# Kerjakan berikut ini
(1) Tolong ringkas teks tentang etos budaya Sunda dalam dua kalimat.
(2) Lanjutkan teks tentang etos budaya Sunda, dimulai setelah kalimat terakhirnya.

# Teks yang diberikan
────────

Sunda sebagi entitas budaya memiliki etos yang mempengaruhi masyarakatnya dalam berbudaya dan bersosial yaitu “Cageur, Bageur, Singer dan Pinter”. Secara umum dapat kita pahami maksud dari kata-kata tersebut. Pertama Cageur, cageur memiliki arti sehat. Namun sehat disini dikhususkan pada sehat secara mental, waras, sadar.
Artinya, jika kita memahami secara arif maksud dari kata cageur yaitu masyarakat sunda dalam berbudaya dan bersosial tak lepas dengan kesadaran mental terhadap apa yang dikakukannya sehingga hal ini berimplikiasi pada tanggungjawab dan dedikasi yang tinggi dalam segala tingkah laku dan perbuatan masyarakat sunda. Kedua Bageur, bageur memilik arti baik. Budaya sunda mengajarkan tentang kebaikan dalam berbudaya dan bermasyarakat bagi warganya,
I’tikat baik ini memiliki sifat inklusif (red_dapat diterima dimanapun). Ketiga Singer, singer memiliki arti sehat, namun yang dimaksud sehat disini yaitu sehat secar fisik atau kuat, tentunya kuat memiliki arti yang luas salah satunya yaitu kuat secar kekuasaan, kuat secara pengaruh dll. Keempat Pinter, pinter memiliki arti yang sama dengan bahasa indonesia yaitu pinter itu sendiri, namun pinter disisni memiliki arti lebih tinggi yaitu cerdas, etos budaya cerdas ini mengajarkan masyarakatnya selalu dinamis dalam hal pemikiran dan tindakan. Oleh karena itu keempat etos budaya diatas memiliki peran yang sangat signifikan khususnya bagi masyarakat sunda dalam berbudaya.

────────

# Data mentah
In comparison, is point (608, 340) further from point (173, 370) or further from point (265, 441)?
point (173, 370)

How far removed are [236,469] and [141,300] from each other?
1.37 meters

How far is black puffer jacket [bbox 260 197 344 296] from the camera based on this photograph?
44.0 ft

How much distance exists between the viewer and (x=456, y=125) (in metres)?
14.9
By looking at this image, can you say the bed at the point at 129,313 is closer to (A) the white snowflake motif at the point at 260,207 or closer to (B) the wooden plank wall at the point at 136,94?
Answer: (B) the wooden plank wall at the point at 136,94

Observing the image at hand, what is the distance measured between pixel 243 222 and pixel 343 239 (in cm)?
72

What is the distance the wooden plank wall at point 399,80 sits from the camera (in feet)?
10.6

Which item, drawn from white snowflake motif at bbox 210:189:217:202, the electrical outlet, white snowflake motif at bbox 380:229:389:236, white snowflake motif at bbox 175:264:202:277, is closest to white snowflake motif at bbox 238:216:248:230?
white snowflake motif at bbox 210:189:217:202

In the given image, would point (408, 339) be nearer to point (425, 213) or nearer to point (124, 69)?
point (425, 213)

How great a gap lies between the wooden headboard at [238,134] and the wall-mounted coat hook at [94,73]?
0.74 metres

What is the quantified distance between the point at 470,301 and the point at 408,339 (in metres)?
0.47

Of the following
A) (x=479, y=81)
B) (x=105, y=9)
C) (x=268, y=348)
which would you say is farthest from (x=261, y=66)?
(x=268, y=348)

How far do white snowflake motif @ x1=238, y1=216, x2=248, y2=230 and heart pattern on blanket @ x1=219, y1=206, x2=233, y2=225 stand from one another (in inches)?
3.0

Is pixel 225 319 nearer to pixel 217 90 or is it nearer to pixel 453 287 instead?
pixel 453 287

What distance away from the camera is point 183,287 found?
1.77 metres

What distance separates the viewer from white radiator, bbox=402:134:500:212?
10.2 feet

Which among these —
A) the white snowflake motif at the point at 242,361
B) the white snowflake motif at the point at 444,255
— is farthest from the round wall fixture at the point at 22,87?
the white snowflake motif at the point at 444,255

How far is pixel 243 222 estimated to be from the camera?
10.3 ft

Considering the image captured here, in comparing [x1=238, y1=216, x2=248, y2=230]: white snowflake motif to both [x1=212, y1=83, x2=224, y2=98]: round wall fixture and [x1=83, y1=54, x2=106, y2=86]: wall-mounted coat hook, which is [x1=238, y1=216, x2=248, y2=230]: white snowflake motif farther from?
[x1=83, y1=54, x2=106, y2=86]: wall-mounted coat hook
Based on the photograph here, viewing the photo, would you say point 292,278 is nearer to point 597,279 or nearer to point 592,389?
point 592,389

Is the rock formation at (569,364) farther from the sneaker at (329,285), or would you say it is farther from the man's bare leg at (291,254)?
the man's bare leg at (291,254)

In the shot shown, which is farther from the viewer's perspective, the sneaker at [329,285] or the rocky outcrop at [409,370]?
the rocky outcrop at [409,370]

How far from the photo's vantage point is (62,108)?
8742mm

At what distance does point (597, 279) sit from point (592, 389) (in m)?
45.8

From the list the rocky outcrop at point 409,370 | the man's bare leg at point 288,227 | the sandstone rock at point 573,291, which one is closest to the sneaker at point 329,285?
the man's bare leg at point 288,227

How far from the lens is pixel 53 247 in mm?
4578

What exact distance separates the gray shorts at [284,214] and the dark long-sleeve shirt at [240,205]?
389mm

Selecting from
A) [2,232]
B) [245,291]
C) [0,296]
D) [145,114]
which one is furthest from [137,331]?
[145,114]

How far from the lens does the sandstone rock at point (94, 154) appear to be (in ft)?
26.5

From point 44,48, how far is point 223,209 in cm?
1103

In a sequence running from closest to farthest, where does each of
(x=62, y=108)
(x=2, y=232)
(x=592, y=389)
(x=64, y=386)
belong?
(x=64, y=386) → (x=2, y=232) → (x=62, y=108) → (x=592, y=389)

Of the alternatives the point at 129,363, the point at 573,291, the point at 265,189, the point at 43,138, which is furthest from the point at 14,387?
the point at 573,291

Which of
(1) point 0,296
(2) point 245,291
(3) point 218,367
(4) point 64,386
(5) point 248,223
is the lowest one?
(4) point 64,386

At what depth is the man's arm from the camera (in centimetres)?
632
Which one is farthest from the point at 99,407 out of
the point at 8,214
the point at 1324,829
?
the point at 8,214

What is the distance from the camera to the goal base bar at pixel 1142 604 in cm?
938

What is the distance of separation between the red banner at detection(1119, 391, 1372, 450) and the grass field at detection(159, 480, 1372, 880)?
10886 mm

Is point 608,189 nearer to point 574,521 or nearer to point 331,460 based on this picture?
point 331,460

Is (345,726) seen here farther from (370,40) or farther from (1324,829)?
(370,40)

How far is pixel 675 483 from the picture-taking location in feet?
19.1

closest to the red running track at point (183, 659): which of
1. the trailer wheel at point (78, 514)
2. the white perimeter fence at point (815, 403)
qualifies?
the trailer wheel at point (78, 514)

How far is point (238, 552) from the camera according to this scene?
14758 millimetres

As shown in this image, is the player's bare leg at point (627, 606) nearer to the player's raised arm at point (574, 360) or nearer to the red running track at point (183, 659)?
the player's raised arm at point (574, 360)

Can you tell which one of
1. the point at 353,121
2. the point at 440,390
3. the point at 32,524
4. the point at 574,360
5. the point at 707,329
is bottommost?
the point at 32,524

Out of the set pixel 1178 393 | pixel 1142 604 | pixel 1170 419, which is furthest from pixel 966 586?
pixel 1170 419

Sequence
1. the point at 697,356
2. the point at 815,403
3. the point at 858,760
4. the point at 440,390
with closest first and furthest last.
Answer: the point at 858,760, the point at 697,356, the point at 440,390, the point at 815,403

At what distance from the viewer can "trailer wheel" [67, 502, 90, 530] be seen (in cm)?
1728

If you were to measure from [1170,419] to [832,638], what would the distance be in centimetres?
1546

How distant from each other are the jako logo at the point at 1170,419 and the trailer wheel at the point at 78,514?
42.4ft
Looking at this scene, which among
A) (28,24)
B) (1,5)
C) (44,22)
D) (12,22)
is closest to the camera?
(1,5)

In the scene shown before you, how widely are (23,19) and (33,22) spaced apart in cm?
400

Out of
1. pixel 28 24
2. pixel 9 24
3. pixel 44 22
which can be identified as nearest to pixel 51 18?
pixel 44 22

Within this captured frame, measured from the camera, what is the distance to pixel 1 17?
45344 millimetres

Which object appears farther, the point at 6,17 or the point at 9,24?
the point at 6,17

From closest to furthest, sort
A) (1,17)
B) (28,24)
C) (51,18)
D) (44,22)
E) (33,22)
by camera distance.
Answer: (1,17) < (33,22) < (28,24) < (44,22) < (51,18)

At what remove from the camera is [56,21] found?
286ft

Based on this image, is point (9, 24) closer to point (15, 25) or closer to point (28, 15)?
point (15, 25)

────────

# Jawaban berurutan
(1) Etos budaya Sunda terdiri atas empat unsur: cageur (sehat secara mental, waras, sadar), bageur (baik), singer (sehat secara fisik atau kuat, termasuk kuat dalam kekuasaan dan pengaruh), dan pinter (cerdas). Keempat etos ini memengaruhi masyarakat Sunda dalam berbudaya dan bersosial serta memiliki peran yang sangat signifikan bagi mereka.

(2)
Tentunya sebagai budaya, sunda memiliki nilai-nilai kebudayaan (Culture Values). Masyarakat sunda dikenal sebagai masyarakat yang lembut, religius, dan sangat spiritual. Kecendrungan ini lahir dari istilah yang dikenal dengan “Silih Asih, Silih Asah, Silih asuh”; yaitu saling mengasihi (mengutakan sifat welas asih dan saling memberi ketimbang individualistis materialis). Saling menyempurnakan, saling memperkuat dan atau saling memperbaiki diri (melalui pendidikan dan berbagi ilmu dan atau gotong royong kemufakatan). dan saling melindungi (saling menjaga keselamatan).
Secara artistik, sunda memiliki banyak kesenian diantaranya yaitu;
kesenian sisingan adalah kesenian asli sunda yang menampilkan 2 sampai 4 boneka atau miniatur singa yang di usung oleh para pemainnya dengan diiring tarian, keseniaan sisingan biasanya di demonstrasikan pada acara seperti khitanan dan atau pagelaran seni sunda.
Wayang golek adalah boneka kayu yang membawakan karakter-karakter tertentu dalam suatu cerita baik cerita pewayangan maupun cerita fakta lainnya, adapun pemainnya disebut sebagai dalang yang menguasai karakter dan mampu mmguasai suara karakter tokoh yang dimainkan.
Jaipong merupakan seni tari asli sunda yang diiringi musik khas sunda.
Dan masih banyak lagi seperti misalnya alat musik asli sunda diantaranya angklung, suling, kecapi, calung dll.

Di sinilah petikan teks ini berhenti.